Hubbard was convicted in 1982 for the attempted rape and suffocation murder of Kusumoto, the adopted son of a high-ranking Army officer, according to the Associated Press. Kusumoto’s bruised and partially nude body was discovered at Schofield Barracks, a military base near Honolulu.
“His body was found near an old World War II bunker they had on Schofield Base,” Lawson said, “A lot of the soldiers would go… down some stairs into this bunker, where a lot of them would go out there and smoke some weed, stuff like that.”
The Hawaii Innocence Project claims that DNA testing not yet available in 1982 could prove Hubbard’s innocence and free him from a life sentence.
“At trial, the prosecution presented no direct physical evidence of Hubbard’s involvement in the victim’s death,” as the Court of Appeals stated. “Rather, the prosecution primarily relied on statements from a witness who had also been a suspect and who absconded before trial.”
U.S. Army Specialist Thomas Spindle, who discovered Kusumoto’s body, provided army investigators with three witnesses he said could attest to his alibi, including Hubbard, according to the Hawaii Innocence Project.
Spindle was also charged with the murder and handed a life sentence of hard labor, according to army records.
One of the three witnesses provided by Spindle was soldier Joseph Courtney, who admitted to being at the crime scene, according to the Innocence Project.
Lawson told Oxygen.com that Courtney gave investigators 6-7 different interviews, a report by the Army Times noted.
In one of these accounts, Courtney implicated Hubbard.

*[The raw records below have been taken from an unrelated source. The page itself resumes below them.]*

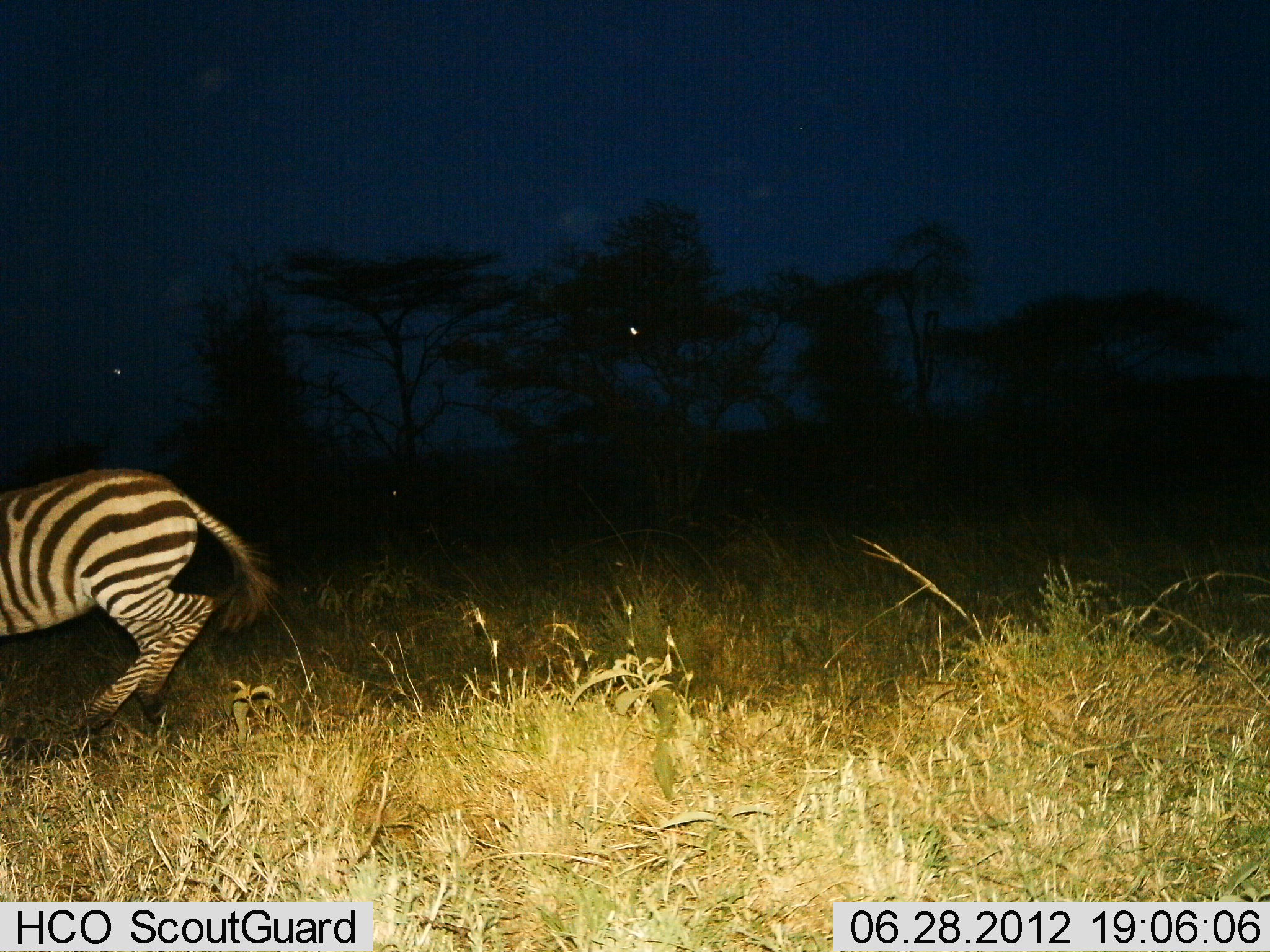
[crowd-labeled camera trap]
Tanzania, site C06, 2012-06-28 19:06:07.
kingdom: Animalia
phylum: Chordata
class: Mammalia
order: Perissodactyla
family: Equidae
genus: Equus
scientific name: Equus quagga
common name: plains zebra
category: zebra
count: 1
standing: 10%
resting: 0%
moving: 100%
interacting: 0%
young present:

“What the police did to try and connect them [Hubbard and Spindle] was they claimed they found a hair that belonged to Hubbard in Spindle’s laundry basket in the barracks,” Lawson told Oxygen.com. “And that’s just some bull s***. It was some bull s***.”
Lawson said the hair finding was “junk science” and would no longer be admissible today — a fact supported by the FBI, which said that such testing produced errors in at least 90% of cases.

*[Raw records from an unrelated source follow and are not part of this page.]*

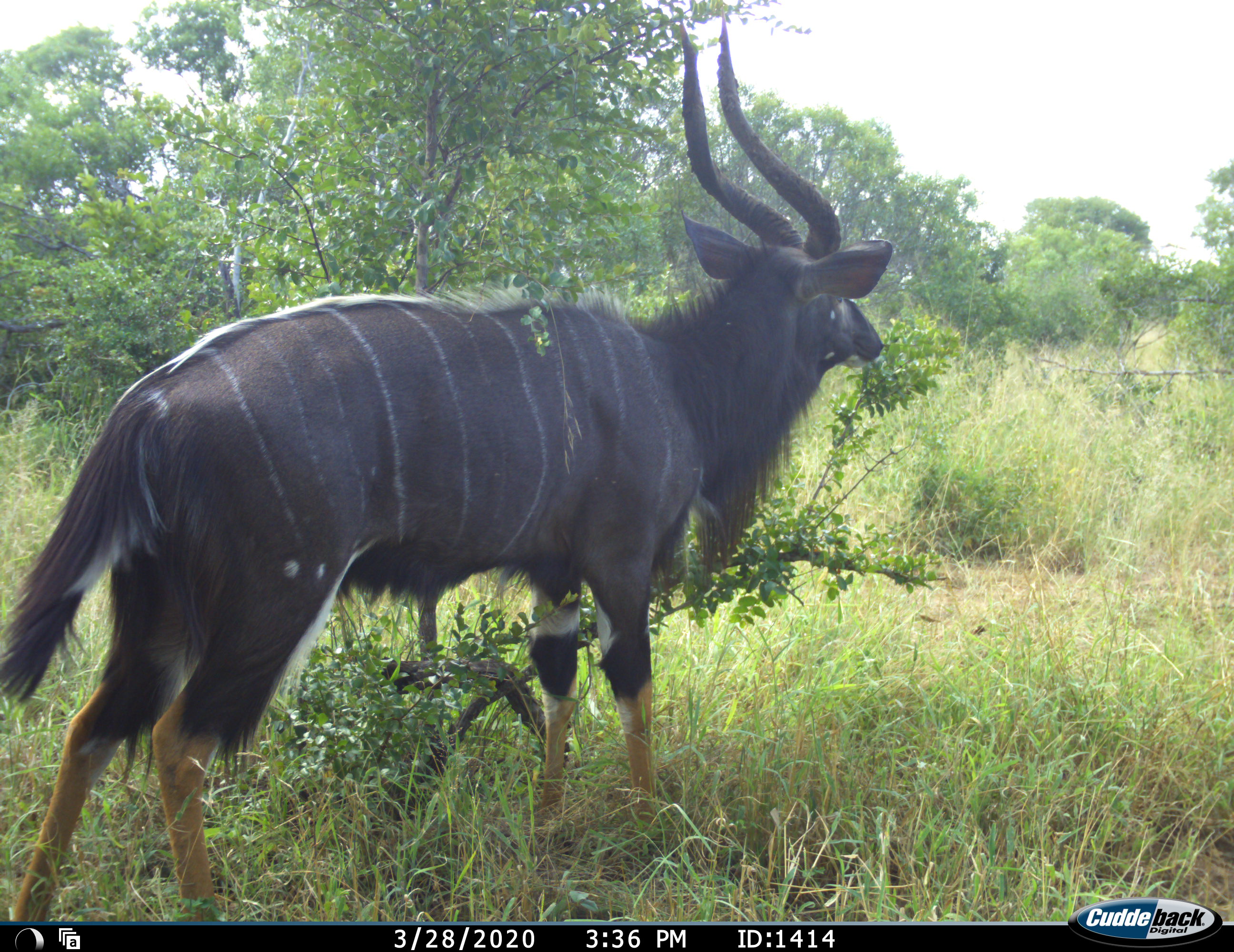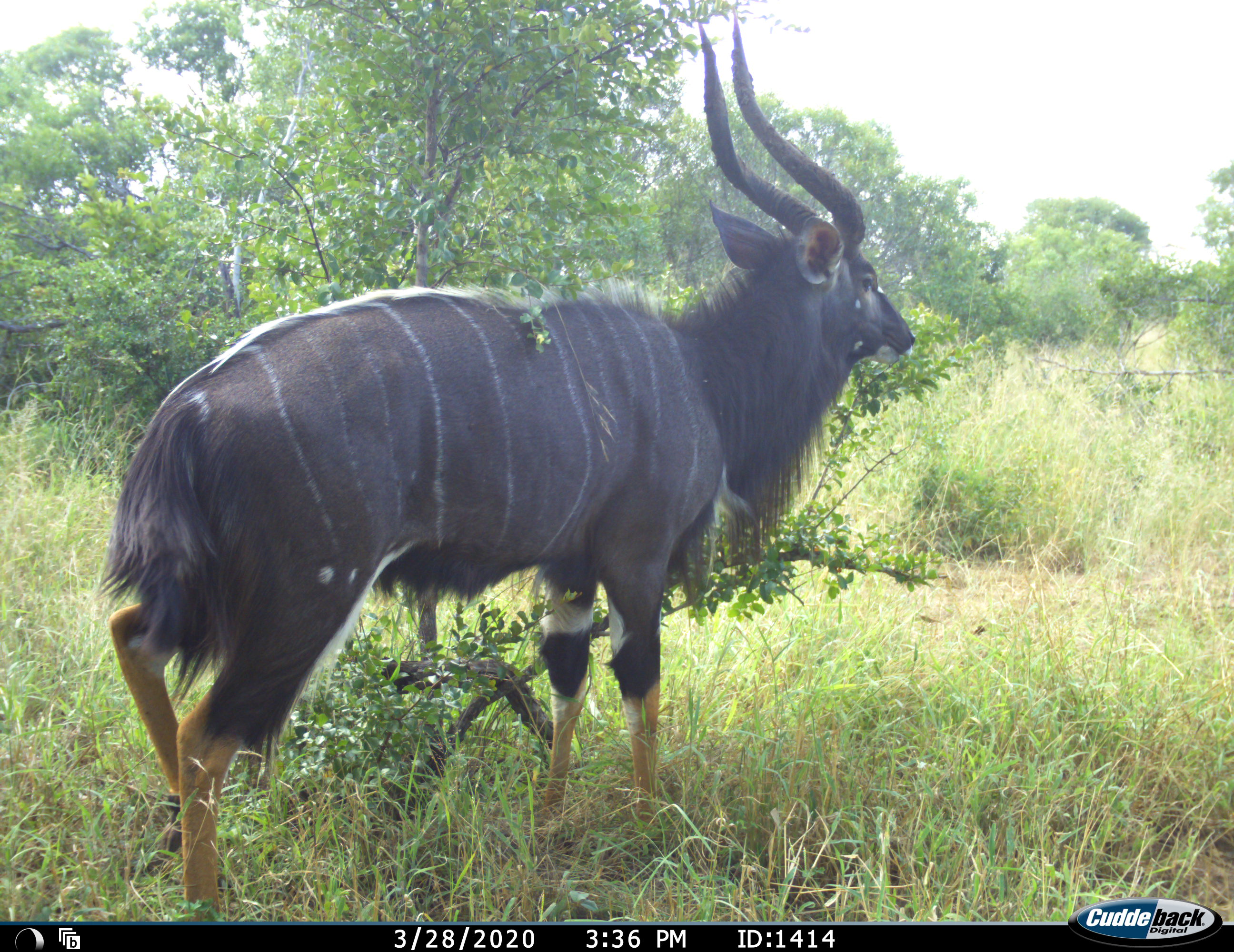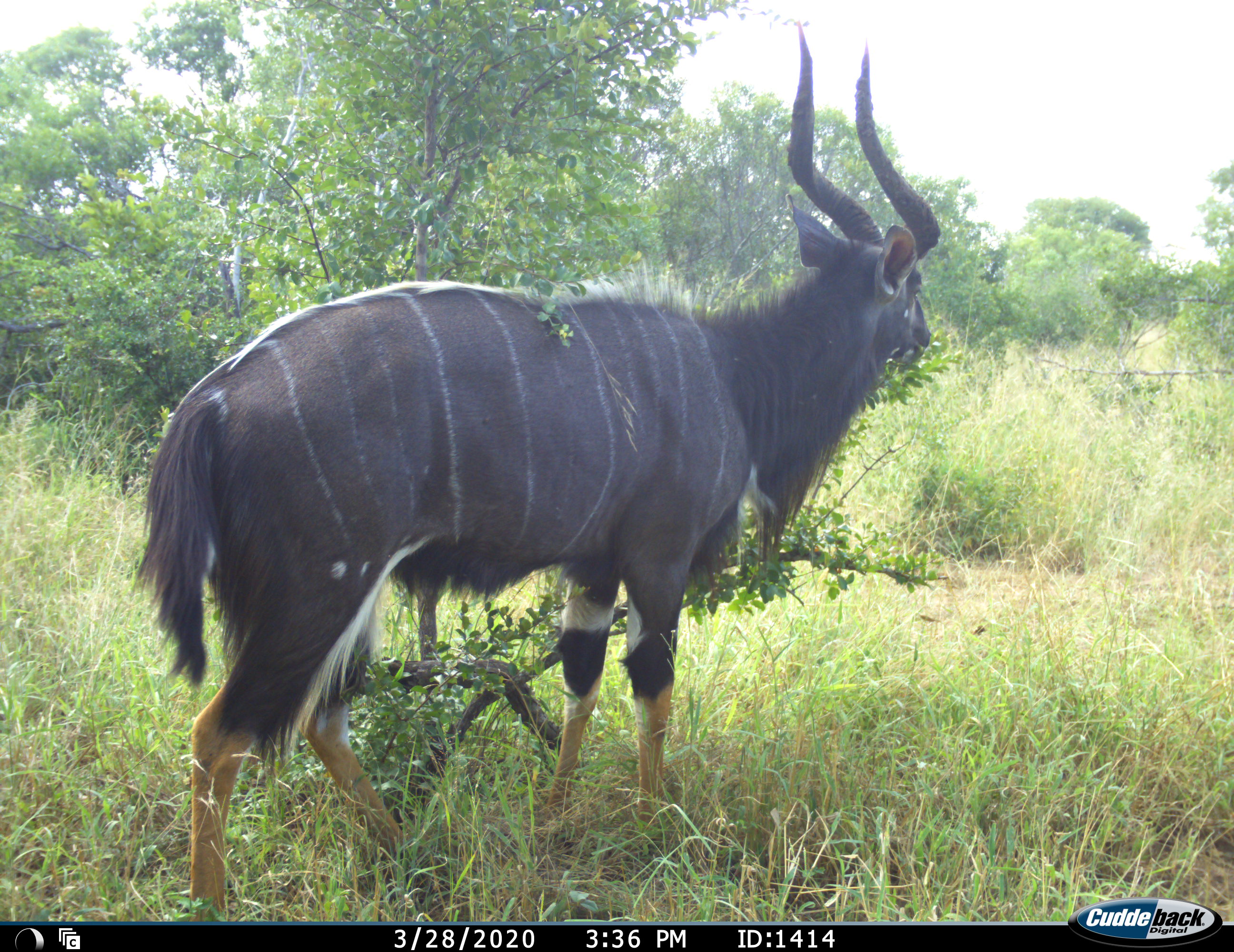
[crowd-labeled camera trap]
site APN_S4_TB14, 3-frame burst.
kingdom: Animalia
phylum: Chordata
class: Mammalia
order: Artiodactyla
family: Bovidae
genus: Tragelaphus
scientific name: Tragelaphus angasii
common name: nyala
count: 1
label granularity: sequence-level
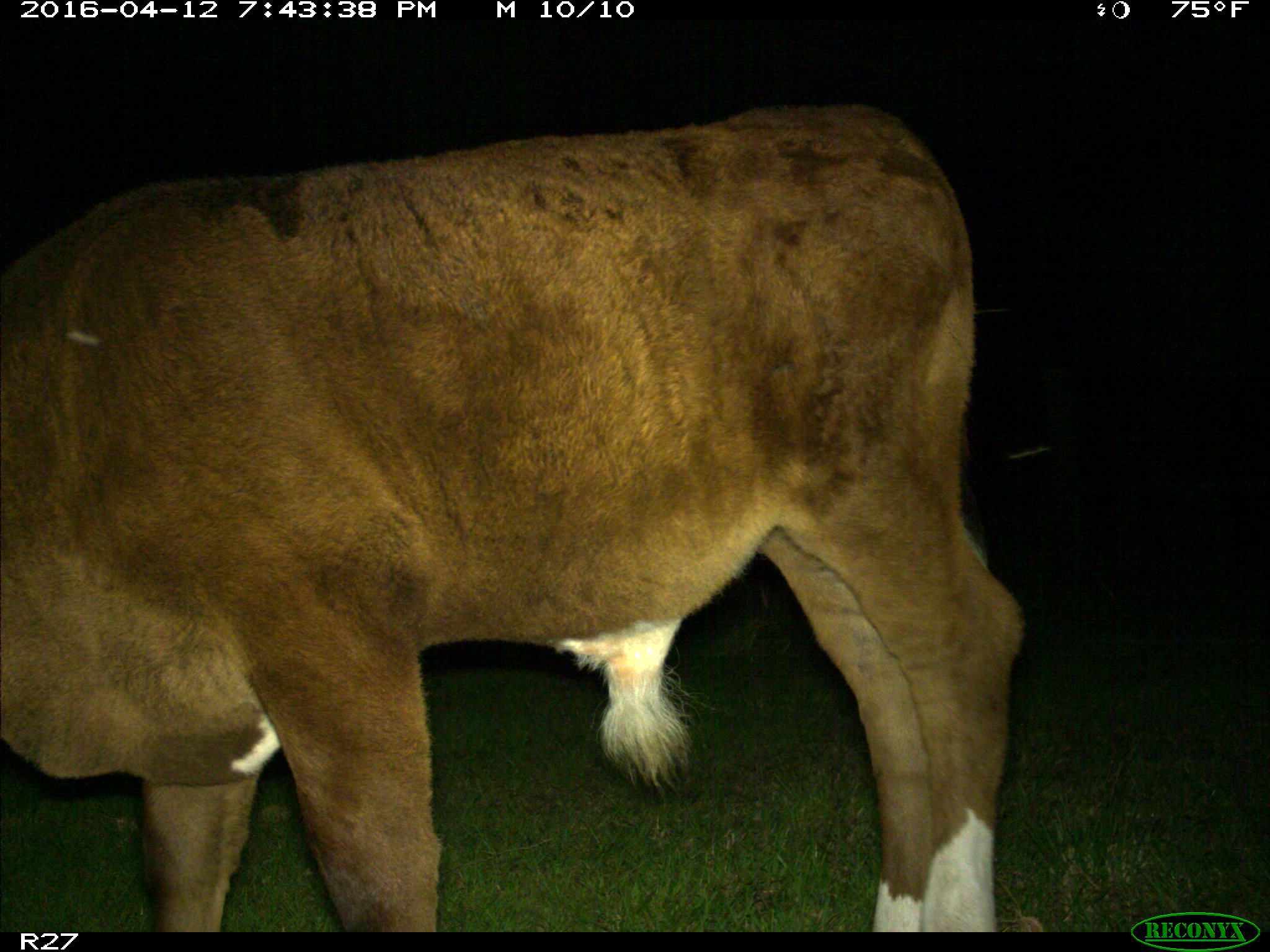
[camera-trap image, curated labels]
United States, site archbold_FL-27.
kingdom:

Physical evidence found at the crime scene included a palm print belonging to Courtney’s friend, Joseph Hanson, according to a statement written by Spindle.
Both Courtney and Hansen went AWOL and never appeared at trial.
“The day before the trial, Courtney and [Hansen] leave the island,” Lawson told Oxygen.com. “The only evidence they had against Hubbard was this piece of hair.”
Courtney, the key witness, was later found dead at an Ohio Prison, according to the Army Times. However, the judge allowed Courtney’s statements into the trial, even though they had changed six times.
“The judge allowed the prosecutor to take the witness stand and read the different versions of Courtney’s story to the jury,” said Lawson. “And they convict Hubbard.”
According to the Hawaii Innocence Project, this denied Hubbard’s constitutional right to face his accuser.
Failing their efforts to allow Hubbard post-conviction rights to a DNA test, Lawson says his next step would be seeking clemency from President Joe Biden.
“The Supreme Court does not take the case on the 9th circuit,” said Lawson. “Then we’re stuck with asking the president for clemency or a pardon.”
Judge Michelle Friedland made a note on the record that the wording in the Innocence Protection Act was not precise; she urged Congress to act.
“The IPA’s text created the bizarre and unjust result that service members convicted by courts-martial are less able to obtain DNA testing than other categories of prisoners, federal or state,” the statement reads. “This disparity is entirely inconsistent with the respect usually given to veterans.
“I urge Congress to remedy this unfairness by amending the IPA to explicitly provide service members convicted by courts-martial the same avenues for post-conviction DNA testing afforded to other prisoners.”
Hubbard is serving his life sentence at the Hardee Correctional Institution in Florida.